EXERCISE INSTRUCTIONS —
1) From the passage on cement slurry, copy the portion from "This exothermic reaction" to "variety of temperatures.".
2) Answer these questions using the passage on cement slurry:
(a) Which naturally occurring hydrocarbon gas is given as an example of one that is oxidized?
(b) On what can the example reactions depend instead of formation temperature?
(c) In some embodiments, what range by weight of the cement slurry does the formulation make up?

DOCUMENT TEXT —
This exothermic reaction generates heat, which will change the
setting profile of the slurry and greatly reduce the transition
time between the slurry and solid states. Embodiments of the
present disclosure allow cement setting at a right angle profile,
thereby trapping hydrocarbon gas before it has a chance to complete
its migration to the surface forming vertical flow channels within
the cement.
[0011] Certain compositions and methods of the present disclosure
do not depend or rely on formation temperature, as example
reactions can depend on gas concentration only, thereby allowing
gas channel mitigation techniques described here to be used in
wells at a variety of temperatures.
[0012] Example embodiments of compositions, methods, and systems
described herein utilize exothermic chemical reactions based on the
controlled oxidation of naturally occurring hydrocarbon gases, for
example methane, in the formation to methanol, carbon dioxide,
water, and heat. Suitable exothermic reactions can occur when
methane reacts with an oxidative agent, such as for example
hydrogen peroxide in addition to or alternative to a similar
oxidant. Such oxidants can be pre-mixed into suitable reactive
compositions and into the cement slurry, or can be generated in
situ.
[0013] Therefore, disclosed herein is a method for reducing gas
seepage into a cement slurry, the method comprising the steps of
adding a formulation to the cement slurry, the formulation
comprising at least one component responsive to a predetermined
concentration of hydrocarbon gas in the cement slurry, where upon
the cement slurry reaching the predetermined concentration of
hydrocarbon gas, the hydrocarbon gas undergoes at least a partial
oxidation caused by the formulation to quicken the setting time of
the cement slurry via release of heat by an exothermic reaction. In
some embodiments of the method, the formulation includes an oxidant
and a catalyst. In other embodiments of the method, the oxidant
comprises hydrogen peroxide. Still in other embodiments, the
catalyst is selected from the group consisting of: a
metal-containing heterogeneous catalyst; a metal-containing
homogeneous catalyst; and combinations thereof.
[0014] In certain embodiments, the formulation further comprises a
strong acid. In yet other embodiments, the method includes the step
of injecting the cement slurry into an annulus proximate a
wellbore. In some embodiments, the method includes the step of
adding the formulation to the annulus via a spacer fluid before
injecting the cement slurry. Still in other embodiments, the step
of adding the formulation is performed after the step of injecting
the cement slurry. In certain embodiments, the step of adding the
formulation is performed during the step of injecting the cement
slurry. Some embodiments of the method include the step of
generating hydrogen peroxide in situ proximate the wellbore. In
other embodiments, the formulation comprises between about 1% by
weight and about 6% by weight of the cement slurry.

STORED RECORDS —

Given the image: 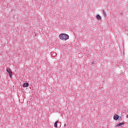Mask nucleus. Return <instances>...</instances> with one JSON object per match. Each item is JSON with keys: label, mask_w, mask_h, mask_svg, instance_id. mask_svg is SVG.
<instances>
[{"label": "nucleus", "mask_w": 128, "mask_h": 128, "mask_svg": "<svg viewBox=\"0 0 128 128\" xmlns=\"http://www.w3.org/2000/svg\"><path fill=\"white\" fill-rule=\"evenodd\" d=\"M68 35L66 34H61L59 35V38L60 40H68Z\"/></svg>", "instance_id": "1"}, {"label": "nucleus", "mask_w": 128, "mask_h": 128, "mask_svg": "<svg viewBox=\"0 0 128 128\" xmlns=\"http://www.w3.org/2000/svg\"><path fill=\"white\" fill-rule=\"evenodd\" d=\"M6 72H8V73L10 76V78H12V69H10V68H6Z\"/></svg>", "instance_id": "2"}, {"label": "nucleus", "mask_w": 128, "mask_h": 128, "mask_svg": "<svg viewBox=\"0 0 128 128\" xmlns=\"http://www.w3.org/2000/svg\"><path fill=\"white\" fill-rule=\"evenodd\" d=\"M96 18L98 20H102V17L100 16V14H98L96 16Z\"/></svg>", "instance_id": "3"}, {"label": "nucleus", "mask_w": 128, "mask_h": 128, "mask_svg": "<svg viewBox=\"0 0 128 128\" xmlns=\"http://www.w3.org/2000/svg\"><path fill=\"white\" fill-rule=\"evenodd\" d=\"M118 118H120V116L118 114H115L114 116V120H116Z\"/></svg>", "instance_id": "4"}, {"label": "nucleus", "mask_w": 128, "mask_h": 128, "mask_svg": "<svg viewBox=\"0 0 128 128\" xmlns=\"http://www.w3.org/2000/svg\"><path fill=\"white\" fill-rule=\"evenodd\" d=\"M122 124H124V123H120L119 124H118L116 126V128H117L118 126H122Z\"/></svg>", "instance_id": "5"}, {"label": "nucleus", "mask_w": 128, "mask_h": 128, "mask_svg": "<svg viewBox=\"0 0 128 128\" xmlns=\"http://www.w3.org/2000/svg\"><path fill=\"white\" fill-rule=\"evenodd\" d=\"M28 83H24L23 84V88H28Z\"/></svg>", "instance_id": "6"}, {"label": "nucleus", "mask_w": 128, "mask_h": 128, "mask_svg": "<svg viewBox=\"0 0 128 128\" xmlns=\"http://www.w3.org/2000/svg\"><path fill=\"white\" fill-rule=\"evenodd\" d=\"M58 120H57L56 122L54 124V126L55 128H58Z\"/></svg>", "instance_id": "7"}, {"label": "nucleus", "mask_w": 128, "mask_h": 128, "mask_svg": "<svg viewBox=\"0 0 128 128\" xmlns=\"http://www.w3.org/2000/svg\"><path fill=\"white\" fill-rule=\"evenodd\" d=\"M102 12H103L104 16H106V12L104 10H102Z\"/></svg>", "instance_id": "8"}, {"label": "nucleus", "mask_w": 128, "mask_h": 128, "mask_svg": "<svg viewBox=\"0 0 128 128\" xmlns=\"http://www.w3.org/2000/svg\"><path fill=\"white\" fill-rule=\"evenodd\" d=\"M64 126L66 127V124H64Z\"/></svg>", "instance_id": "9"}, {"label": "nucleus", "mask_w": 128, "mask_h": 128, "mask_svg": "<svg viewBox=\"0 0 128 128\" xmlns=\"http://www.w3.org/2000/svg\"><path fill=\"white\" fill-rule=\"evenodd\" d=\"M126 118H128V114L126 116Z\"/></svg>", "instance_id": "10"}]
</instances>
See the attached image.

THE RESPONSES —
1)
This exothermic reaction generates heat, which will change the
setting profile of the slurry and greatly reduce the transition
time between the slurry and solid states. Embodiments of the
present disclosure allow cement setting at a right angle profile,
thereby trapping hydrocarbon gas before it has a chance to complete
its migration to the surface forming vertical flow channels within
the cement.
[0011] Certain compositions and methods of the present disclosure
do not depend or rely on formation temperature, as example
reactions can depend on gas concentration only, thereby allowing
gas channel mitigation techniques described here to be used in
wells at a variety of temperatures.

2)
(a) Methane.
(b) Gas concentration only.
(c) Between about 1% and about 6% by weight of the cement slurry.